In light of the Bash vulnerability or “ShellShock”, I decided to upgrade some of my servers to 14.04. I started with nextcode. I opened a terminal on my local machine, ssh’d in, and ran do-release-upgrade. Unfortunately, I forgot about class at 2:30pm.
The thing about Ubuntu release upgrades is they often prompt you for manual confirmation: “do you want to replace bla.conf? yN?”. I wanted to be able to respond to these requests while on campus. This would be trivial if I had originally ssh’d and opened a tmux session, which I didn’t.

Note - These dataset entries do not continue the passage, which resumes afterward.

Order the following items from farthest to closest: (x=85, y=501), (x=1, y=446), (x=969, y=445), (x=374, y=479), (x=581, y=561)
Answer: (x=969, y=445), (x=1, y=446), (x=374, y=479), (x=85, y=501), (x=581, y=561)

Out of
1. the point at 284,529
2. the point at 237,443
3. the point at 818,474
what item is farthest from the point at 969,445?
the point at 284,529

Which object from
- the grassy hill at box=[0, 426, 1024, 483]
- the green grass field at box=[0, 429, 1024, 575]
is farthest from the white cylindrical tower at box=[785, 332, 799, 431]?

No worries. I’ll suspend and background the upgrade process, open a new connection in tmux and let that shell take ownership of the process. Ez-Pz. So I do this, up to the final glorious step where the new shell would inherit the fragile process.
$ reptyr 1234
$ command not found
Hmm… I’ll just install it.
$ sudo apt-get install reptyr
$ [EXPLOSION]
Oops, dpkg is in the process of a distro upgrade. Uhh wait if I just kill the process, I’m sure I’ll be able to rerun do-release-upgrade and pick up where I left off, right? (Young and naive Michael, so full of hope in this world).
$ kill -9 ….
$ sudo do-release-upgrade
(No new releases found).
Rest in peace, looks like I’ve successfully completed a partial upgrade to 14.04. After running sudo dpkg -a configure, which seemed to finish the installation of 14.04 packages, nextcode is behaving quite strangely. Word on the street is a clean install might be scheduled.